Sur beaucoup de points importants de la vie de Molière, on était réduit jusqu'ici à des conjectures. Désormais elles feront place à des faits, et à des faits solidement établis Là où les preuves authentiques manquaient le plus, elles abonderont; là où régnait le doute, il s'établira désormais la certitude la plus ferme que l'histoire puisse produire. Et d'où viendra ce changement? D'une idée qui paraît ingénieuse à force d'être simple, mais dont l'exécution demandait de la suite et de la persévérance. Molière, tout grand homme qu'il devait être pour la postérité et qu'il était déjà pour plusieurs de ses contemporains, Molière était soumis, dans la pratique de la vie civile, aux lois ordinaires et à toutes les formalités qu'elles prescrivent pour

les actes plus ou moins solennels.

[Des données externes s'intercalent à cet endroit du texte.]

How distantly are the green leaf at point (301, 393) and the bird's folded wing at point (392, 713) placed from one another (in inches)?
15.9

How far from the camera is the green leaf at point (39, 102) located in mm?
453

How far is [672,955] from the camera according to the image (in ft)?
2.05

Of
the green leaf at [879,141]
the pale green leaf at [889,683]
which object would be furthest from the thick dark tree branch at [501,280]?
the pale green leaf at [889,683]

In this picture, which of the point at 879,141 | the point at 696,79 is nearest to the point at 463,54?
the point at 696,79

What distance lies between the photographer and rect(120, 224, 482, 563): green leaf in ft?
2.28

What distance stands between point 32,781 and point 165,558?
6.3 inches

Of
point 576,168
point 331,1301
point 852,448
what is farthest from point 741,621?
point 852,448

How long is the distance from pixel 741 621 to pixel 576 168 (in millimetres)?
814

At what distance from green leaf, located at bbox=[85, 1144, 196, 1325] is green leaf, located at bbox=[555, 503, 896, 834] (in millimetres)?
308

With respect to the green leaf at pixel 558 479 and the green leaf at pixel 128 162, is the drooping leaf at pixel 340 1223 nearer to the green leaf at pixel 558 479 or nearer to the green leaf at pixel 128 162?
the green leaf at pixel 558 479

Sa naissance, son mariage, sa mort, la naissance de ses enfants, les naissances, mariages ou décès survenus dans sa famille; les testaments, successions, partages dans lesquels lui ou les siens étaient intéressés; les engagements plus ou moins importants qu'il contractait, et ceux que l'on contractait envers lui tous ces actes et bien d'autres ont dû être consignés quelque part, dans des papiers authentiques; et l'on ne voit pas pourquoi ces papiers n'auraient pas été conservés dans les dépôts publics ou particuliers, où vont s'enfouir toutes les pièces de notoriété garantissant les droits et les intérêts du premier venu.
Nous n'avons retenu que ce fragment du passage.